Deokhyo Choi, University of Sheffield – Grant Report

Posted by: Hannah Giles  |  Posted on: September 22nd, 2022

My project aims to illuminate the story of Korean internment in Soviet labour camps after the end of World War II.

During the war, over 200,000 Korean youth were conscripted into or forced to “volunteer” for the Japanese military, and some 150,000 were also employed by the Japanese military as kunsok (gunzoku, civilian employees). Among these Korean military personnel and civilian employees, 15,000 enlisted in the Japanese Kwantung Army stationed in Manchuria. At the end of the war, the Kwantung Army was disarmed by Soviet troops, and some 3,000 Koreans were captured as prisoners of war and sent to Soviet labour camps in the Siberia region together with Japanese POWs. In late 1948, the Soviet authorities released some 2,300 Korean POWs to North Korea. Among these, some 500 crossed the 38th parallel and returned to their homes in South Korea. This episode, called the “Siberian internment,” was not widely known in South Korea until the early 1990s, when the former POWs began to speak publicly about their experiences of internment by the Soviet Union.
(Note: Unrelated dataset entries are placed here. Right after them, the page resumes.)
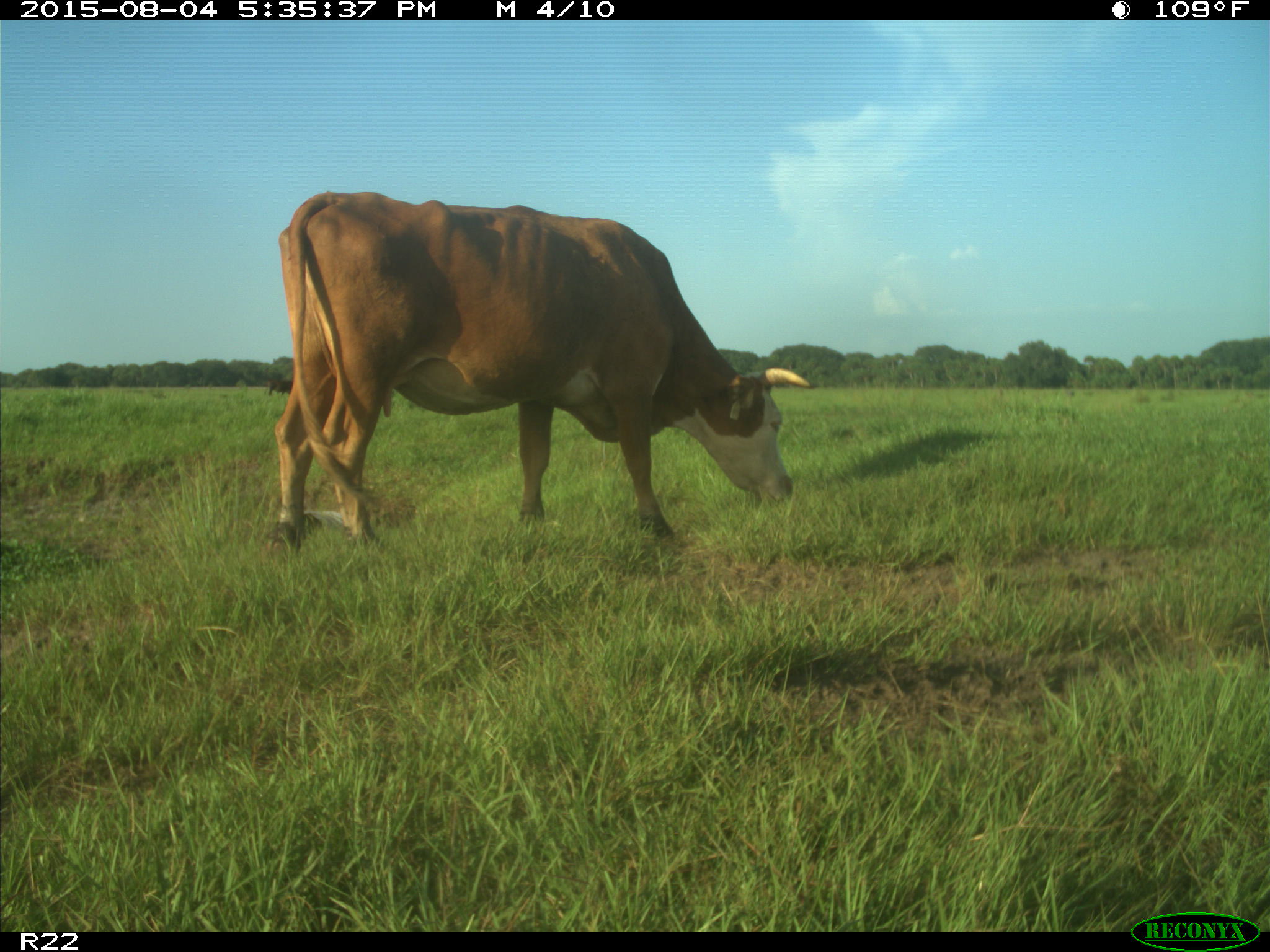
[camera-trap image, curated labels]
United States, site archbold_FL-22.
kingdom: Animalia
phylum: Chordata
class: Mammalia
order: Artiodactyla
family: Bovidae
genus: Bos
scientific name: Bos taurus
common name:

In 2004, the South Korean Truth and Reconciliation Commission (TRC) launched an official investigation into the history of the Korean “Siberian internment” and conducted oral history interviews with twelve survivors. By drawing on the TRC’s oral history collection and my own archival research in South Korea, my project explores the history of the Korean “Siberian internment” and its legacies in South Korea.

 

During my archival research in South Korea, which was supported by the BKS grant, I researched the collections of oral history interviews conducted by the TRC and collected historical materials on the Siberian internment. At the National Assembly Library in Seoul, I researched various Korean newspapers published between 1945 and 1949 and found numerous news articles on Korean survivors from the Siberian internment. I also collected secondary sources edited by the Centre for Historical Truth and Justice (민족문제연구소), titled “시베리아 억류자 귀환 60주년 기념 자료집.” In order to examine how the South Korean government responded to the return of Korean POWs from Siberian camps through North Korea in 1949, I researched the government internal documents (국무회의록 / Assembly Records of the National Affairs) held at the National Archives of Korea. By drawing on my archival research, I drafted a conference paper titled “수차례의 월경(越境)과 식민주의・냉전의 폭력―제2차 세계대전 후 ‘시베리아’에 억류된 어느 조선인의 체험을 통하여” and presented my work at an international conference held by the Institute for Humanities at Pusan University on January 27.

 

During my archival research in South Korea, I was able to obtain important primary and secondary sources for my project. In particular, Korean news articles and the collection of oral history interviews are crucial to my research on the history of the Korean “Siberian internment” and its historical memories and legacies in South Korea. These sources allow me to analyse the key questions regarding the previously underexamined history, such as the questions of how Korean POWs were treated by the Soviet authorities, what their life in Siberian internment camps was like, how they crossed the 38th parallel after their release to North Korea in late 1948, and how they were treated by the South Korean authorities after their return to South Korea in 1949. Currently, I am analysing Korean news articles that reported the border crossing of those survivors into South Korea and their internment in a “refugee camp” in Incheon after being captured as possible “spies” sent by the North Korean government. My analysis of the news reports illuminates how the tragedies of both Japanese colonialism and the Cold War converged in the fate of the survivors from the Siberian internment.

 

During my stay in South Korea, I drafted a conference paper by drawing on the new materials I obtained. I also presented the paper at an international conference held by the Institute for Humanities at Pusan University. I am currently planning to develop the conference paper into an article manuscript for submission to the Journal of Asian Studies or Critical Asian Studies.